Student Support

The transition to veterinary medicine can be challenging, but below are strategies that can support your academic success and overall well-being.

Manage Your Time

The ability to manage your time well is one of the most important skills for veterinary medicine students. While it might seem simple, good time management is essential for academic success and can also help decrease anxiety and stress. And since time management is a skill, you can get better at it through intention and practice. Below are some time management strategies that support student success:

·        Use a planner. A planner is an essential tool to manage your schedule and stay organized. Use your planner to plan lecture and lab times, as well as study time, social events, self-care, and other tasks. We recommend using a planner that shows the hours of each day. Fill in your schedule, and use the planner to help you stay on track and keep you accountable.

·        Plan time for self-care. Whether self-care is going to the gym, walking, yoga or getting coffee with friends, make sure you plan your time for self-care proactively.

·        Plan enough study time. We recommend planning for 3-4 hours of study every day. It doesn’t need to be all at one time, and you can take study breaks. If you have trouble focusing, try using Pomodoros (short, focused study sessions followed by 5-minute breaks).

·        Prioritize. There isn’t time for everything, so you need to prioritize activities, and be willing to say “no” to things that won’t help you reach your goals.

Want to learn more about effective time management?

Cornell University, “Managing Time”

University of Tennessee, “Time Management Matrix”

NIH, “The Pomodoro Technique: An Effective Time Management Tool”

→ Supplied entries:
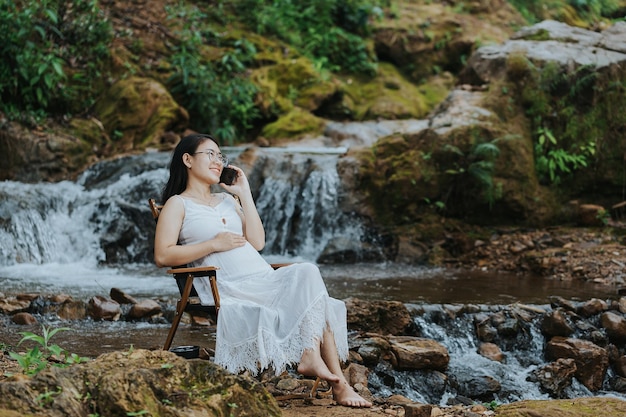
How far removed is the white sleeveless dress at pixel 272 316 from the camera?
3781 mm

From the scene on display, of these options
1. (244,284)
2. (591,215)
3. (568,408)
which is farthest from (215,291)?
(591,215)

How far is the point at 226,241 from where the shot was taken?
424 cm

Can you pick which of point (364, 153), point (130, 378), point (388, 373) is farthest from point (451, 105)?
point (130, 378)

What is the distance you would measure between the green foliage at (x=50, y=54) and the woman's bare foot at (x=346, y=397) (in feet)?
34.9

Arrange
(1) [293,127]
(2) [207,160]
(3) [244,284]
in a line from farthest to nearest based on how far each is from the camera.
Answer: (1) [293,127], (2) [207,160], (3) [244,284]

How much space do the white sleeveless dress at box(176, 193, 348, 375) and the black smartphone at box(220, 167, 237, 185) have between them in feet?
2.22

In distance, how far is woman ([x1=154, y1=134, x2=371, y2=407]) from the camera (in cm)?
379

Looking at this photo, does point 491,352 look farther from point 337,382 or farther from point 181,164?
point 181,164

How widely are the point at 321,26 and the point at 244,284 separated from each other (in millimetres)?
15350

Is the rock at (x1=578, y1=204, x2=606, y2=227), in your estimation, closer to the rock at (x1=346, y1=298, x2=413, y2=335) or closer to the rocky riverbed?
the rocky riverbed

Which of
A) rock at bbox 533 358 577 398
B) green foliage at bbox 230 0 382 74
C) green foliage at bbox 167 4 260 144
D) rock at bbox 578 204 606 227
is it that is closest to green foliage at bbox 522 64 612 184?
rock at bbox 578 204 606 227

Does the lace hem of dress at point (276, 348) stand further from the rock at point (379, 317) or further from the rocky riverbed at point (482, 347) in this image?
the rock at point (379, 317)

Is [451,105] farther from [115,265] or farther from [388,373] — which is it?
[388,373]

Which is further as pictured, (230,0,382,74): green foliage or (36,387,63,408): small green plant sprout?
(230,0,382,74): green foliage
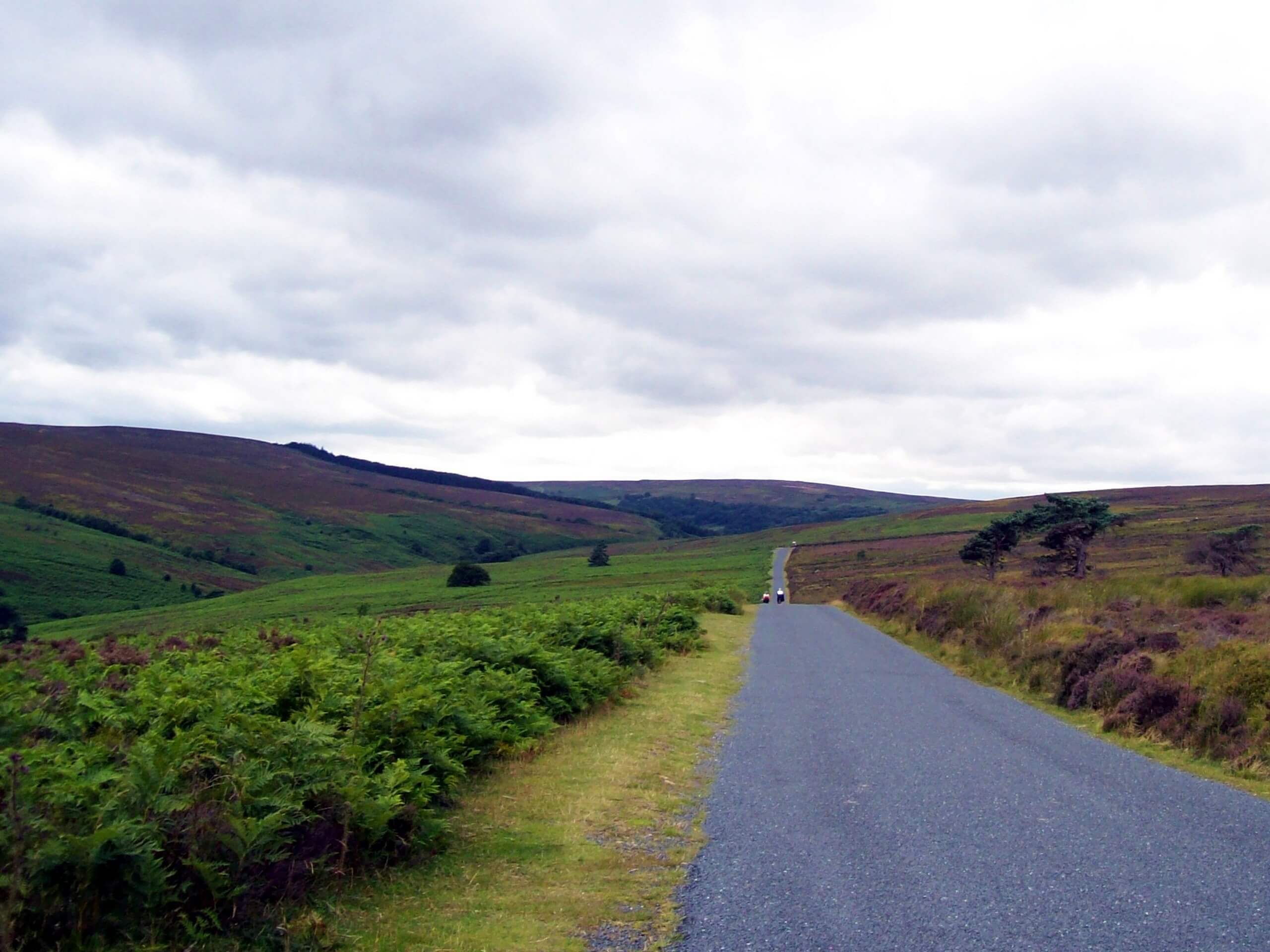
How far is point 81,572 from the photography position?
324ft

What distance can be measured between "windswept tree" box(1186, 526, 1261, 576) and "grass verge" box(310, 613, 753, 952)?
114ft

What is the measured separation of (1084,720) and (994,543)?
151 feet

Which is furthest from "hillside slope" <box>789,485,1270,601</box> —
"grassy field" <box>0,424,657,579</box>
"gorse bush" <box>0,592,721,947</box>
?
"grassy field" <box>0,424,657,579</box>

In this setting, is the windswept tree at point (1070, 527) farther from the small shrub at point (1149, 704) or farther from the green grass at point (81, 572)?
the green grass at point (81, 572)

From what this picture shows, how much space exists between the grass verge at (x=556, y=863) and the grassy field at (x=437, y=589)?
96.0 ft

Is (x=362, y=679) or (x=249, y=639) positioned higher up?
(x=362, y=679)

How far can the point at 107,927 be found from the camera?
479 centimetres

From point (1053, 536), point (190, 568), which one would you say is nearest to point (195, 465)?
point (190, 568)

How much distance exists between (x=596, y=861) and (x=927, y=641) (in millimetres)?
22355

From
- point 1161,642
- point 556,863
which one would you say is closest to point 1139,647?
point 1161,642

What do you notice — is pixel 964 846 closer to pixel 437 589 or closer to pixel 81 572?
pixel 437 589

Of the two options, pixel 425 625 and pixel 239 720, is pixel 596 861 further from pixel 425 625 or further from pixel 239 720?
pixel 425 625

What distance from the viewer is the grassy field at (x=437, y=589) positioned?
195ft

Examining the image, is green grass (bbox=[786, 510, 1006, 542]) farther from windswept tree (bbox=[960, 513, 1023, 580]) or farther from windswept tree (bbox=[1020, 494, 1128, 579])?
windswept tree (bbox=[1020, 494, 1128, 579])
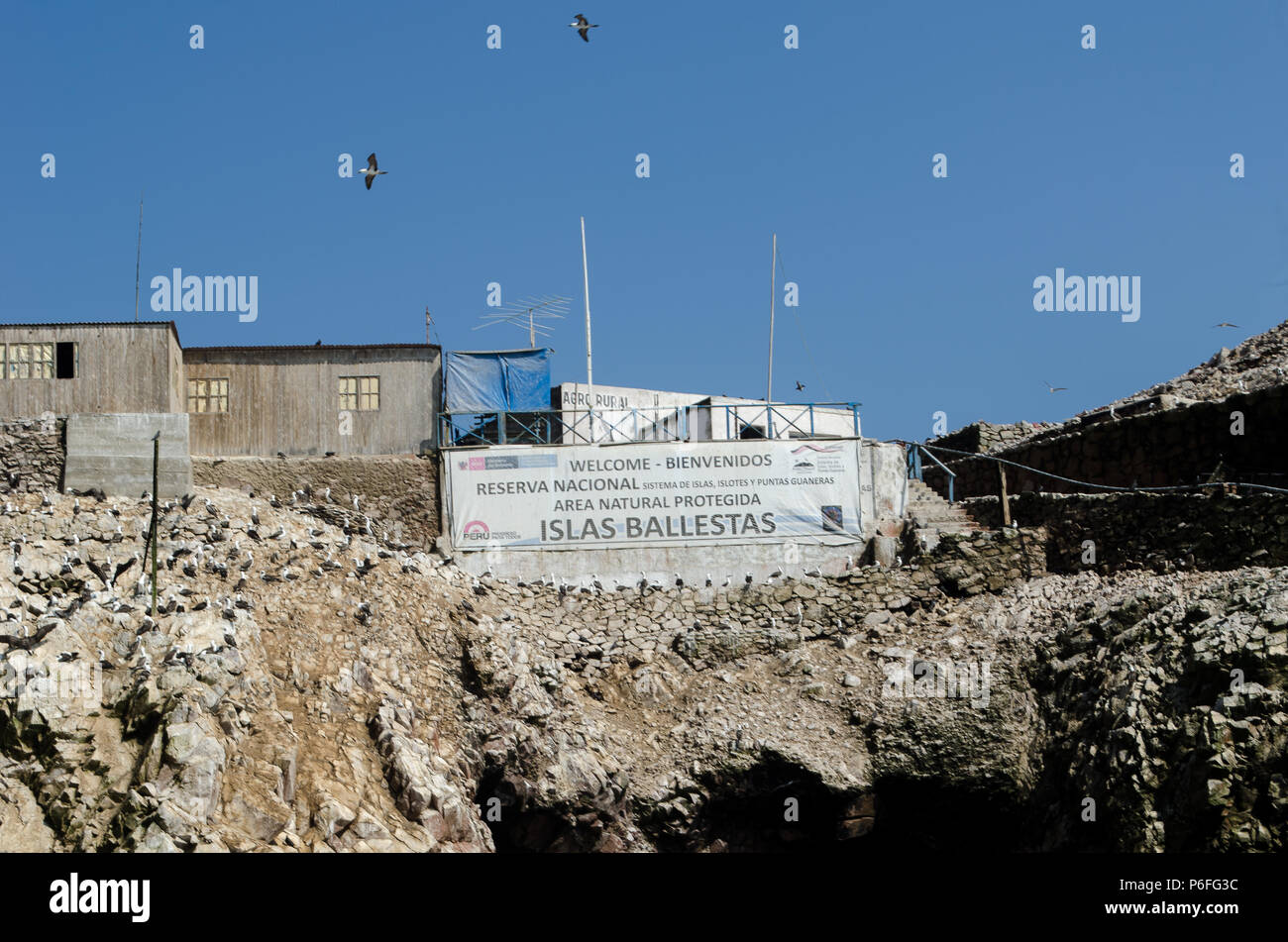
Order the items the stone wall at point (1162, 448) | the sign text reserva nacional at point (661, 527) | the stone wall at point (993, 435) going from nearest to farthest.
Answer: the stone wall at point (1162, 448) → the sign text reserva nacional at point (661, 527) → the stone wall at point (993, 435)

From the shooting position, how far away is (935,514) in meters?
33.9

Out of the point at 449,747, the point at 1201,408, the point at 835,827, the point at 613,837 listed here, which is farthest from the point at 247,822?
the point at 1201,408

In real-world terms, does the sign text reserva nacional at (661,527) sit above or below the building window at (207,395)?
below

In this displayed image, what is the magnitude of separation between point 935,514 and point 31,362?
20.8 meters

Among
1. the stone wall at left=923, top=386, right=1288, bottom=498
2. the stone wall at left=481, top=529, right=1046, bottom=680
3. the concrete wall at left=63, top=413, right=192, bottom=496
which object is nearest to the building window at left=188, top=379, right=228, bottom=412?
the concrete wall at left=63, top=413, right=192, bottom=496

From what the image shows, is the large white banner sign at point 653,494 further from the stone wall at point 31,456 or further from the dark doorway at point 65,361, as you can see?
the dark doorway at point 65,361

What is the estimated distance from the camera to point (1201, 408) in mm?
32469

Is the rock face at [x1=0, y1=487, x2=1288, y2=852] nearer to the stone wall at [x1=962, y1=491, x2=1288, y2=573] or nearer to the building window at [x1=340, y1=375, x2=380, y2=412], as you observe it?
the stone wall at [x1=962, y1=491, x2=1288, y2=573]

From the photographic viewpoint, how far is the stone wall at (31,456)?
1227 inches

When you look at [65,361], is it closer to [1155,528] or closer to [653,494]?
[653,494]

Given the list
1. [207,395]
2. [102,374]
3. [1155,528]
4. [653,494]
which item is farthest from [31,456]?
[1155,528]

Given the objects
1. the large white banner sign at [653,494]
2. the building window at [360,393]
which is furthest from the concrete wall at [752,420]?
the building window at [360,393]

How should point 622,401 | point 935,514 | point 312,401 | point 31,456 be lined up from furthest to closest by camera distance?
1. point 622,401
2. point 312,401
3. point 935,514
4. point 31,456

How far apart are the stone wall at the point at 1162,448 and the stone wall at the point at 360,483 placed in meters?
14.6
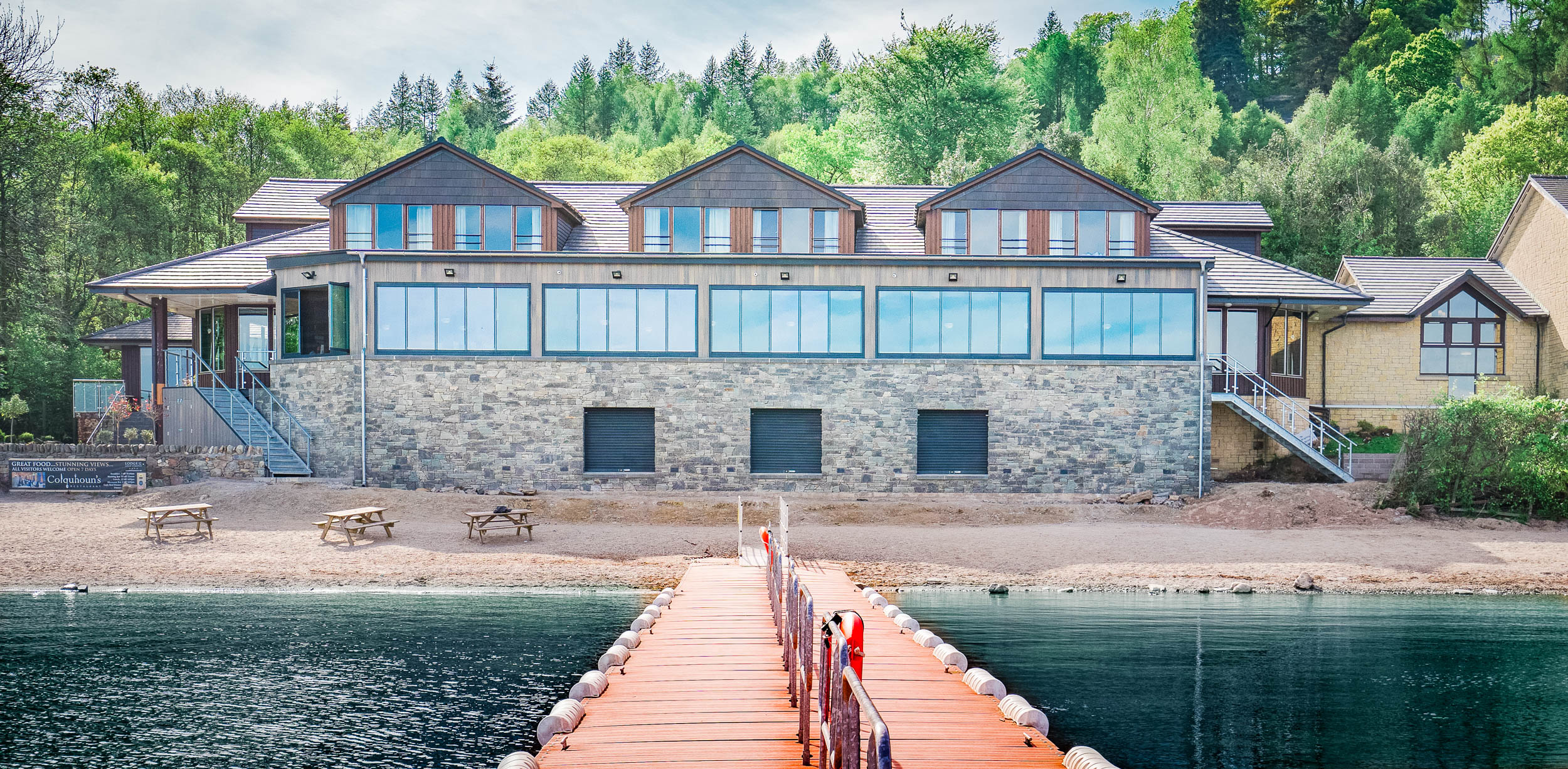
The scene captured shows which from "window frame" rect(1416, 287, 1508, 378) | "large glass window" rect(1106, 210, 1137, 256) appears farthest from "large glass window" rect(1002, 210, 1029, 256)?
"window frame" rect(1416, 287, 1508, 378)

→ Requirement 1:
Using the student support text, decide whether each statement agrees with it, answering yes or no and quoting the words that settle it: (a) Students are advised to plan for 3-4 hours of study every day. (b) All study time must be completed in a single session. (c) The recommended planner shows the hours of each day.
→ Requirement 2:
According to the student support text, how long are the breaks that follow each Pomodoro?
→ Requirement 3:
Quote the stretch of the student support text from "The ability to" through "keep you accountable.".

→ Task answer 1:
(a) Yes: "We recommend planning for 3-4 hours of study every day."
(b) No: "It doesn’t need to be all at one time, and you can take study breaks."
(c) Yes: "We recommend using a planner that shows the hours of each day."

→ Task answer 2:
The breaks last 5 minutes.

→ Task answer 3:
The ability to manage your time well is one of the most important skills for veterinary medicine students. While it might seem simple, good time management is essential for academic success and can also help decrease anxiety and stress. And since time management is a skill, you can get better at it through intention and practice. Below are some time management strategies that support student success:

·        Use a planner. A planner is an essential tool to manage your schedule and stay organized. Use your planner to plan lecture and lab times, as well as study time, social events, self-care, and other tasks. We recommend using a planner that shows the hours of each day. Fill in your schedule, and use the planner to help you stay on track and keep you accountable.